-- GIVEN PASSAGE --
>>>>>
Discoverability. I can't count the number of times I've had to ask phone support people to please read the notes that the last agent took. If you have a paper form, someone marking in the margins is immediately apparent.

Hypermedia didn't go far enough, in the sense that it overlooks how people form relationships with specific documents. In case of margin notes, individuals take an instance of a document template and mark it up to customize it. They recognized that the shape of the form was not the only shape the document could take and they knew that the form was an extension of their authority. So if it didn't make sense they changed it.

You can't really reproduce that experience with hypertext because there's no concept of "this document doesn't apply to this situation let me, the individual user, change it to communicate something unique." And because humans aren't reviewing any of these documents, there's nobody there to interpret it correctly even if you could. Essentially the Internet and web form design and replacement of humans with machines has involved a great abdication of authority from the front-line employees who process these forms. I would argue that it's becoming the downfall of our modern society. If a programmer or analyst couldn't envision your situation, nobody works at the company who can do anything about it.


Working for a company that has mixed paper/electronic documentation. I can’t overstate how useful it is to highlight, circle, and/or cross-out sections of a form. Also to see /what/ was crossed out to know the history of the document.
<<<<<
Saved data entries
>>>>>
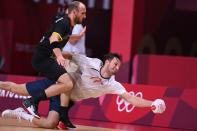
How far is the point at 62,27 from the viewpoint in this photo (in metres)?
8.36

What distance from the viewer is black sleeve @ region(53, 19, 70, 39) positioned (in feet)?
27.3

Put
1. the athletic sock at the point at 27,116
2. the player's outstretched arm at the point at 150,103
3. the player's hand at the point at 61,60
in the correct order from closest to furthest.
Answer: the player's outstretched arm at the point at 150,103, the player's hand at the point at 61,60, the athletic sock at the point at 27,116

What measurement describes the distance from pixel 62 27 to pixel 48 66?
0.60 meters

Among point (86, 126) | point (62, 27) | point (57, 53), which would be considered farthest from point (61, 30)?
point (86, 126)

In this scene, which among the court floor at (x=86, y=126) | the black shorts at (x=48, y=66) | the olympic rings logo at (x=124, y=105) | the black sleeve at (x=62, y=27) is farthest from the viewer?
<<<<<
>>>>>
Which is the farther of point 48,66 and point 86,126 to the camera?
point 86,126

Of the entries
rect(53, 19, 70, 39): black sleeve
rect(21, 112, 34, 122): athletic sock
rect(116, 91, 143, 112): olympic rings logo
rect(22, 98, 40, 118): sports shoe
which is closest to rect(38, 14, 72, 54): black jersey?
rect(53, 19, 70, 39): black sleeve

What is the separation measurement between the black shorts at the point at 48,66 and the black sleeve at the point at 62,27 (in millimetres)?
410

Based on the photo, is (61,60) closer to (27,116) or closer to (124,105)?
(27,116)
<<<<<
-- TASKS TO PERFORM --
1. Answer these questions using the passage on margin notes and paper forms:
(a) What does the writer ask phone support people to read?
(b) According to the passage, what did individuals recognize about the shape of the form?
(c) In the workplace with mixed paper/electronic documentation, why is it useful to see what was crossed out?
2. From the passage on margin notes and paper forms, reproduce the section that begins at the words "You can't really" and stops after "anything about it.", substituting "web forms" for "hypertext".
3. Pick up the passage on margin notes and paper forms after its final sentence, and write a few more sentences in the same voice.

-- RESULTS FOR THE EXERCISE --
1.
(a) The notes that the last agent took.
(b) That the shape of the form was not the only shape the document could take.
(c) To know the history of the document.

2.
You can't really reproduce that experience with web forms because there's no concept of "this document doesn't apply to this situation let me, the individual user, change it to communicate something unique." And because humans aren't reviewing any of these documents, there's nobody there to interpret it correctly even if you could. Essentially the Internet and web form design and replacement of humans with machines has involved a great abdication of authority from the front-line employees who process these forms. I would argue that it's becoming the downfall of our modern society. If a programmer or analyst couldn't envision your situation, nobody works at the company who can do anything about it.

3.
You might say, “well we can add these formatting features and make the form elements removable and…”. But if you know you know. Asking “normal people” to do all this in markup is an insta-fail. Most of us are caterers, not programmers.


AI can handle the mixed form... Perhaps now with LLMs we can just scan all the stuff with crossed out words and cicled conditions and have the ai make it searchable.

Then again we should always ask ourselves if a drug dealer would ever recommend someone stop doing drugs.


LLMs certainly can cope with disordered notes scribbled into the metaphorical margins, and OCR can usually turn literal scribbles in literal margins into something approximating what was written, buuuuuuuuut the AI we currently have is just good enough to be dangerous if you tried using it this way.

On the other hand, the last 15 months have been "if you don't like the state of the art AI, wait a week", so I may be out of date with that assessment.